### Your objective
Reproduce all the data, character for character.

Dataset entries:
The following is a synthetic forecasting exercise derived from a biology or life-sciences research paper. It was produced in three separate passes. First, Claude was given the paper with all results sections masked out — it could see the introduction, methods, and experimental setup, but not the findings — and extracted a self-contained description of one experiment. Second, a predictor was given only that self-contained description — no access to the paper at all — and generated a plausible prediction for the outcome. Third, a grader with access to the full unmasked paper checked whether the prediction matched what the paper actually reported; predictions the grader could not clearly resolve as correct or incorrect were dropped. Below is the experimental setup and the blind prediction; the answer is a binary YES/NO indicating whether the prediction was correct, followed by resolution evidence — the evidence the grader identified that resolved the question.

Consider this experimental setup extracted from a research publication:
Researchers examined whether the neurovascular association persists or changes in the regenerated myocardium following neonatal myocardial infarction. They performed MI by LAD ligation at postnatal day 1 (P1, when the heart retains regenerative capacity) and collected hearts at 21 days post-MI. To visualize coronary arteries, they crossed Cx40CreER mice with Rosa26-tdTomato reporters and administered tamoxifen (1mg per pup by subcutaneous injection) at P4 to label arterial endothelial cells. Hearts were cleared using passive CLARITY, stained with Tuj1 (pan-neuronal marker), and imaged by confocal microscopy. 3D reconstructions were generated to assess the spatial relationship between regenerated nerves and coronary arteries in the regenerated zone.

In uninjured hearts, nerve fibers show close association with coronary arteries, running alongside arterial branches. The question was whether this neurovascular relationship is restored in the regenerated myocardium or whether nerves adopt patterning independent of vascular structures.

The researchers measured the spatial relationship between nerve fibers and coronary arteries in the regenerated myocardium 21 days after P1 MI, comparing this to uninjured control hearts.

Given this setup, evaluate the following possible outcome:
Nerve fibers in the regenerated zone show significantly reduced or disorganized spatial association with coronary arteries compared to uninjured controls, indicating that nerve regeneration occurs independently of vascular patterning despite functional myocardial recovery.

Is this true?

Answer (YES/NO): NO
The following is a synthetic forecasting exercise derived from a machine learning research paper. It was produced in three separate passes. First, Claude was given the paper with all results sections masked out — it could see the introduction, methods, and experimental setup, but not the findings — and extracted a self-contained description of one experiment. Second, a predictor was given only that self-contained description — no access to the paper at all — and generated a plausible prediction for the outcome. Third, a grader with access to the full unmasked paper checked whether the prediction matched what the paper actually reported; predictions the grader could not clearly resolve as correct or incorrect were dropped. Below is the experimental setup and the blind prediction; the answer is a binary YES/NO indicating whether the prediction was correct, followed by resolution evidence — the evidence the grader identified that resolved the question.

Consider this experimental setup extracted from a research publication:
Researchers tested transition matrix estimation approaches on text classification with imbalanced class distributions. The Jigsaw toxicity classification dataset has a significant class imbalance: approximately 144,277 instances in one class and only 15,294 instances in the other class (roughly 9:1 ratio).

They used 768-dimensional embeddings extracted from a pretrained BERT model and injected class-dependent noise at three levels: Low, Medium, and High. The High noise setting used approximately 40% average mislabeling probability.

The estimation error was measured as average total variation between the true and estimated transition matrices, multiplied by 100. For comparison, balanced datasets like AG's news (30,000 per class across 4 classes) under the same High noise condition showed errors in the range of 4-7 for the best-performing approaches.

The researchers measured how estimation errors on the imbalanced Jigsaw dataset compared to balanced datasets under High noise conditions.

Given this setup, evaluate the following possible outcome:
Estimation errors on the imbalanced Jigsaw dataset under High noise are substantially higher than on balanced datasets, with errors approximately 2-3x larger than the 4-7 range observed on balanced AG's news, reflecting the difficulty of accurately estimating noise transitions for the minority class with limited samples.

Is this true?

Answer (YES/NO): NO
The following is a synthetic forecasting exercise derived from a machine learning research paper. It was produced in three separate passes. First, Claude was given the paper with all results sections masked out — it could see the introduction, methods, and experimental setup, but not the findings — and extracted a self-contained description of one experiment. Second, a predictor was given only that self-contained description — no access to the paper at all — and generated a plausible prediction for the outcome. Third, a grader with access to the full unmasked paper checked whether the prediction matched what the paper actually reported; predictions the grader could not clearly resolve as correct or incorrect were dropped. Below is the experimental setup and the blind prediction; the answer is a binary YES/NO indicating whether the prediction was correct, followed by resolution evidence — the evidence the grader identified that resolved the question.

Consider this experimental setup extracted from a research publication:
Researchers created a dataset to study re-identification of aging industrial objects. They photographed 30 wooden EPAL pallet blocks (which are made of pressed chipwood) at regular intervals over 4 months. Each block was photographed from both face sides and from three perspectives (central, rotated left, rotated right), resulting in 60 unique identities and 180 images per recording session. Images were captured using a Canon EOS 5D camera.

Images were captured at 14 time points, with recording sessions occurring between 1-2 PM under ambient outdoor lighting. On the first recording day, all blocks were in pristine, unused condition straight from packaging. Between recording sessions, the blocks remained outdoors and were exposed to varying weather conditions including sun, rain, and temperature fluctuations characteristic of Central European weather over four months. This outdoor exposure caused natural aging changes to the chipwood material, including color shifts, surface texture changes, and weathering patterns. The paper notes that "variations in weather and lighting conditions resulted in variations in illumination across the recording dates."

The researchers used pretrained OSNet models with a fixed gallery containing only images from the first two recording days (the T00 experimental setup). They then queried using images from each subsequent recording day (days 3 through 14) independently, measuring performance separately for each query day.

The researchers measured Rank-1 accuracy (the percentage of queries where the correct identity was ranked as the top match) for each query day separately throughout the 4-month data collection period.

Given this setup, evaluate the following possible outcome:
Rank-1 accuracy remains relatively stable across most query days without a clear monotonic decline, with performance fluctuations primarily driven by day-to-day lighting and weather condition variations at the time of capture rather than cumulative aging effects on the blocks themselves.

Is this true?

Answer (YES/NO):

### Output below
The following is a synthetic forecasting exercise derived from a biology or life-sciences research paper. It was produced in three separate passes. First, Claude was given the paper with all results sections masked out — it could see the introduction, methods, and experimental setup, but not the findings — and extracted a self-contained description of one experiment. Second, a predictor was given only that self-contained description — no access to the paper at all — and generated a plausible prediction for the outcome. Third, a grader with access to the full unmasked paper checked whether the prediction matched what the paper actually reported; predictions the grader could not clearly resolve as correct or incorrect were dropped. Below is the experimental setup and the blind prediction; the answer is a binary YES/NO indicating whether the prediction was correct, followed by resolution evidence — the evidence the grader identified that resolved the question.

Consider this experimental setup extracted from a research publication:
Researchers examined whether the neurovascular association persists or changes in the regenerated myocardium following neonatal myocardial infarction. They performed MI by LAD ligation at postnatal day 1 (P1, when the heart retains regenerative capacity) and collected hearts at 21 days post-MI. To visualize coronary arteries, they crossed Cx40CreER mice with Rosa26-tdTomato reporters and administered tamoxifen (1mg per pup by subcutaneous injection) at P4 to label arterial endothelial cells. Hearts were cleared using passive CLARITY, stained with Tuj1 (pan-neuronal marker), and imaged by confocal microscopy. 3D reconstructions were generated to assess the spatial relationship between regenerated nerves and coronary arteries in the regenerated zone.

In uninjured hearts, nerve fibers show close association with coronary arteries, running alongside arterial branches. The question was whether this neurovascular relationship is restored in the regenerated myocardium or whether nerves adopt patterning independent of vascular structures.

The researchers measured the spatial relationship between nerve fibers and coronary arteries in the regenerated myocardium 21 days after P1 MI, comparing this to uninjured control hearts.

Given this setup, evaluate the following possible outcome:
Nerve fibers in the regenerated zone show significantly reduced or disorganized spatial association with coronary arteries compared to uninjured controls, indicating that nerve regeneration occurs independently of vascular patterning despite functional myocardial recovery.

Is this true?

Answer (YES/NO): NO
The following is a synthetic forecasting exercise derived from a machine learning research paper. It was produced in three separate passes. First, Claude was given the paper with all results sections masked out — it could see the introduction, methods, and experimental setup, but not the findings — and extracted a self-contained description of one experiment. Second, a predictor was given only that self-contained description — no access to the paper at all — and generated a plausible prediction for the outcome. Third, a grader with access to the full unmasked paper checked whether the prediction matched what the paper actually reported; predictions the grader could not clearly resolve as correct or incorrect were dropped. Below is the experimental setup and the blind prediction; the answer is a binary YES/NO indicating whether the prediction was correct, followed by resolution evidence — the evidence the grader identified that resolved the question.

Consider this experimental setup extracted from a research publication:
Researchers tested transition matrix estimation approaches on text classification with imbalanced class distributions. The Jigsaw toxicity classification dataset has a significant class imbalance: approximately 144,277 instances in one class and only 15,294 instances in the other class (roughly 9:1 ratio).

They used 768-dimensional embeddings extracted from a pretrained BERT model and injected class-dependent noise at three levels: Low, Medium, and High. The High noise setting used approximately 40% average mislabeling probability.

The estimation error was measured as average total variation between the true and estimated transition matrices, multiplied by 100. For comparison, balanced datasets like AG's news (30,000 per class across 4 classes) under the same High noise condition showed errors in the range of 4-7 for the best-performing approaches.

The researchers measured how estimation errors on the imbalanced Jigsaw dataset compared to balanced datasets under High noise conditions.

Given this setup, evaluate the following possible outcome:
Estimation errors on the imbalanced Jigsaw dataset under High noise are substantially higher than on balanced datasets, with errors approximately 2-3x larger than the 4-7 range observed on balanced AG's news, reflecting the difficulty of accurately estimating noise transitions for the minority class with limited samples.

Is this true?

Answer (YES/NO): NO
The following is a synthetic forecasting exercise derived from a machine learning research paper. It was produced in three separate passes. First, Claude was given the paper with all results sections masked out — it could see the introduction, methods, and experimental setup, but not the findings — and extracted a self-contained description of one experiment. Second, a predictor was given only that self-contained description — no access to the paper at all — and generated a plausible prediction for the outcome. Third, a grader with access to the full unmasked paper checked whether the prediction matched what the paper actually reported; predictions the grader could not clearly resolve as correct or incorrect were dropped. Below is the experimental setup and the blind prediction; the answer is a binary YES/NO indicating whether the prediction was correct, followed by resolution evidence — the evidence the grader identified that resolved the question.

Consider this experimental setup extracted from a research publication:
Researchers created a dataset to study re-identification of aging industrial objects. They photographed 30 wooden EPAL pallet blocks (which are made of pressed chipwood) at regular intervals over 4 months. Each block was photographed from both face sides and from three perspectives (central, rotated left, rotated right), resulting in 60 unique identities and 180 images per recording session. Images were captured using a Canon EOS 5D camera.

Images were captured at 14 time points, with recording sessions occurring between 1-2 PM under ambient outdoor lighting. On the first recording day, all blocks were in pristine, unused condition straight from packaging. Between recording sessions, the blocks remained outdoors and were exposed to varying weather conditions including sun, rain, and temperature fluctuations characteristic of Central European weather over four months. This outdoor exposure caused natural aging changes to the chipwood material, including color shifts, surface texture changes, and weathering patterns. The paper notes that "variations in weather and lighting conditions resulted in variations in illumination across the recording dates."

The researchers used pretrained OSNet models with a fixed gallery containing only images from the first two recording days (the T00 experimental setup). They then queried using images from each subsequent recording day (days 3 through 14) independently, measuring performance separately for each query day.

The researchers measured Rank-1 accuracy (the percentage of queries where the correct identity was ranked as the top match) for each query day separately throughout the 4-month data collection period.

Given this setup, evaluate the following possible outcome:
Rank-1 accuracy remains relatively stable across most query days without a clear monotonic decline, with performance fluctuations primarily driven by day-to-day lighting and weather condition variations at the time of capture rather than cumulative aging effects on the blocks themselves.

Is this true?

Answer (YES/NO):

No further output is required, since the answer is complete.